ESCULTOR, ESCRITOR E CURADOR APURA OFÍCIO E VIDA

COM AS FERRAMENTAS DO CONHECIMENTO E DA SENSIBILIDADE

 

Emanoel Araújo nasceu em 1940, em uma tradicional família de ourives em Santo Amaro da Purificação, Bahia. Na terra natal, aprendeu marcenaria, linotipia e estudou composição gráfica até realizar, em 1959, sua primeira exposição individual. No ano seguinte, já em Salvador, estudou gravura na Escola de Belas Artes da Universidade Federal da Bahia (UFBA). Da Bahia para São Paulo e travessias pelo mundo, vem buscando novas cores, objetos e temas a lapidar uma carreira como artista plástico, escritor, professor, curador e diretor de importantes instituições culturais, como o Museu de Arte da Bahia (1981-1983), a Pinacoteca do Estado de São Paulo (1992-2002) e o Museu Afro Brasil (2004), do qual também é fundador. Localizado no Parque Ibirapuera, na capital paulista, o Museu Afro Brasil reúne um acervo de mais de 6 mil obras – pinturas, esculturas, gravuras, fotografias, documentos e outros objetos – de artistas brasileiros e estrangeiros, produzidas desde o século 18 até hoje. Peças que preservam universos culturais africanos e afro-brasileiros. Temas que dialogam com a religião, o trabalho, a arte e a escravidão. “O Museu Afro Brasil é um museu de história, arte e memória. Acontece que somos uma fala ainda muito pálida. Porque a história do Brasil é mal contada, é mal inventada, é mal historiografada. Quem fala em artistas negros no Brasil? Ninguém. Falam no máximo da escravidão, do navio negreiro. E o resto? E quem mergulha aí? Nesse caso, esse museu é pioneiro”, aponta. Nesta entrevista, Emanoel Araújo reflete sobre arte, existência e preconceitos.

 

Hoje se fala muito em arte negra brasileira. O que determina essa estética?

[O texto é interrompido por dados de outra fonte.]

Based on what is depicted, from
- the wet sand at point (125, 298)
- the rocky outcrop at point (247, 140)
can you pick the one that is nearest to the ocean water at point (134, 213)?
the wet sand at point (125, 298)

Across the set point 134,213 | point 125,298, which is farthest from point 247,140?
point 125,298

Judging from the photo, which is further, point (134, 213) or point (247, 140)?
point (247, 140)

Acho uma discriminação. Arte negra é arte africana. A questão não é a arte negra, mas a arte de artistas negros. Entende? O que me parece que tem de ser dito é que a arte feita por artistas negros do Brasil não é, absolutamente, arte negra. Por exemplo, artistas negros como Aleijadinho [Antônio Francisco Lisboa, 1738-1814], Mestre Valentim [Valentim da Fonseca e Silva, 1745-1813], Teófilo de Jesus [1758-1847], Manuel da Cunha [1737-1809] e outros dos séculos 18 e 19, como os irmãos pré-modernistas Arthur Timótheo [1882-1922] e João Timótheo [1879-1930], são artistas que estavam criando obras dentro de dogmas eurocêntricos. Eles eram negros e nem por isso estavam fazendo uma arte negra. Agora, o Brasil tem esse preconceito, esse racismo estrutural que está arraigado no inconsciente dos brasileiros. Então, quando falo de artistas afro-brasileiros, estou falando da pessoa, não estou falando da arte criada por eles.

 

Ou seja, essa configuração estética da arte não existe?

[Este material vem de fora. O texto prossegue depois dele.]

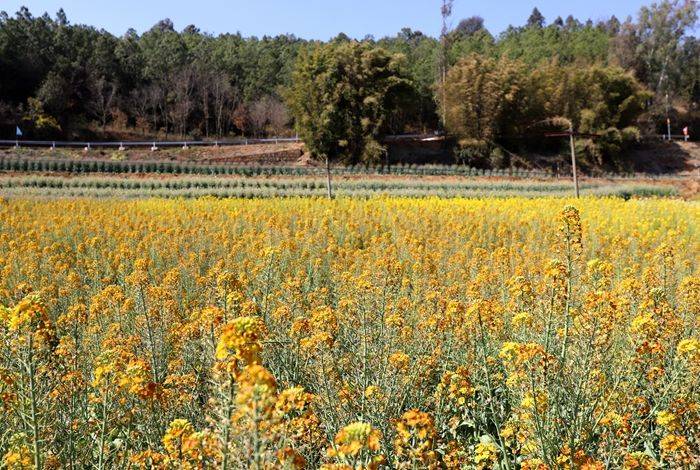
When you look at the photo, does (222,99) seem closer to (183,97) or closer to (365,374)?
(183,97)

O Barroco, o Neoclássico são europeus. Um artista afro-brasileiro não poderia criar uma arte que fugisse daqueles dogmas, isso faz parte do nosso consciente e inconsciente eurocêntrico ocidental. A arte africana, com seus próprios dogmas, não perpassa por isso. Arte africana fica lá. Isso porque a África é um enorme continente, com diferentes criadores, com representações artísticas de cada um dos países. O Benin, antigo reino Dahomé, e a Nigéria, de língua iorubá e fon, têm seus deuses muito parecidos com os nossos do candomblé, da Bahia, do Recife. Portanto, seus artistas produzem obras referentes aos seus deuses (orixás) da religião de matriz africana. Ou, ainda, cada país africano tem suas devoções, seus ritos, suas danças, suas criações artísticas para celebrar suas manifestações culturais. Isso quer dizer que eles estão fazendo arte africana, com seus próprios conceitos ou dogmas.

 

Como essa matriz africana é representada no Brasil?

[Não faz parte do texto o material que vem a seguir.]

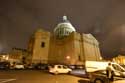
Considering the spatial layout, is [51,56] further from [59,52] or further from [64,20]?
[64,20]

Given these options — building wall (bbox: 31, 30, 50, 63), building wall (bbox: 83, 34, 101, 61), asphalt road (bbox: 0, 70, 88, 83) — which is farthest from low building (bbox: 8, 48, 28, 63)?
→ asphalt road (bbox: 0, 70, 88, 83)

No Brasil, eu diria, por exemplo, que Rubem Valentim [1922-1991], Agnaldo Manoel dos Santos [1926-1962] e Mestre Didi [Deoscóredes Maximiliano dos Santos, 1917-2013] são artistas de uma corrente própria, fazendo uso da ancestralidade africana, da Bahia, dos índios e mesmo da umbanda do Rio de Janeiro. No caso do Rubem Valentim, em suas obras aparecem esses símbolos sincréticos, como o machado duplo de Xangô, ou o arco e flecha de Oxóssi, as formas redondas dos abbés de Oxum ou de Iemanjá. Nesse sentido, ele é mesmo um artista com largas referências baianas nas suas esculturas, pinturas e gravuras. Isso para dizer que a Bahia é de fato uma invenção própria. Rubem Valentim e outros são artistas sincréticos brasileiros – são negros, mas não fazem arte negra.

 

Rubem Valentim, sem dúvida, tem uma característica particular na arte brasileira. No entanto, em vida, ele foi pouco reconhecido.

Rubem Valentim fazia parte da renovação da arte moderna da Bahia, com Carlos Bastos [1925-2004], Genaro de Carvalho [1926-1971] e Mario Cravo [1923-2018] – que eram filhos da oligarquia baiana. Depois vieram [para o grupo] Jenner Augusto [1924-2003], de Sergipe, e Carybé [1911-1997], da Argentina via Rio de Janeiro. Rubem Valentim era um baiano, mestiço, que abandonou a carreira de dentista pelas artes plásticas e deve ter sofrido discriminação na sua terra, onde apesar de ter maioria negra o preconceito corria solto. Havia nele certo desconforto da origem humilde, mas com seu grande talento foi primeiramente para o Rio de Janeiro e depois para Brasília, onde foi professor da Universidade de Brasília (UnB). Acho que, devido a tudo isso, ele era uma pessoa difícil e lutou até o último momento da vida para fazer valer sua criação artística, com seus símbolos afro-brasileiros. Chegou a escrever um texto com os princípios da sua arte. Por isso, o Nelson Rodrigues [1912-1980] tem razão ao falar do complexo de vira-lata. Nós não nos olhamos, temos uma elite que não reconhece o viver no país. Daí vem a grande dificuldade de cidadania.

 

Você acredita que, quando se fala em arte negra brasileira, esse termo reduz o impacto estético do trabalho de Rubem Valentim e de tantos outros artistas negros?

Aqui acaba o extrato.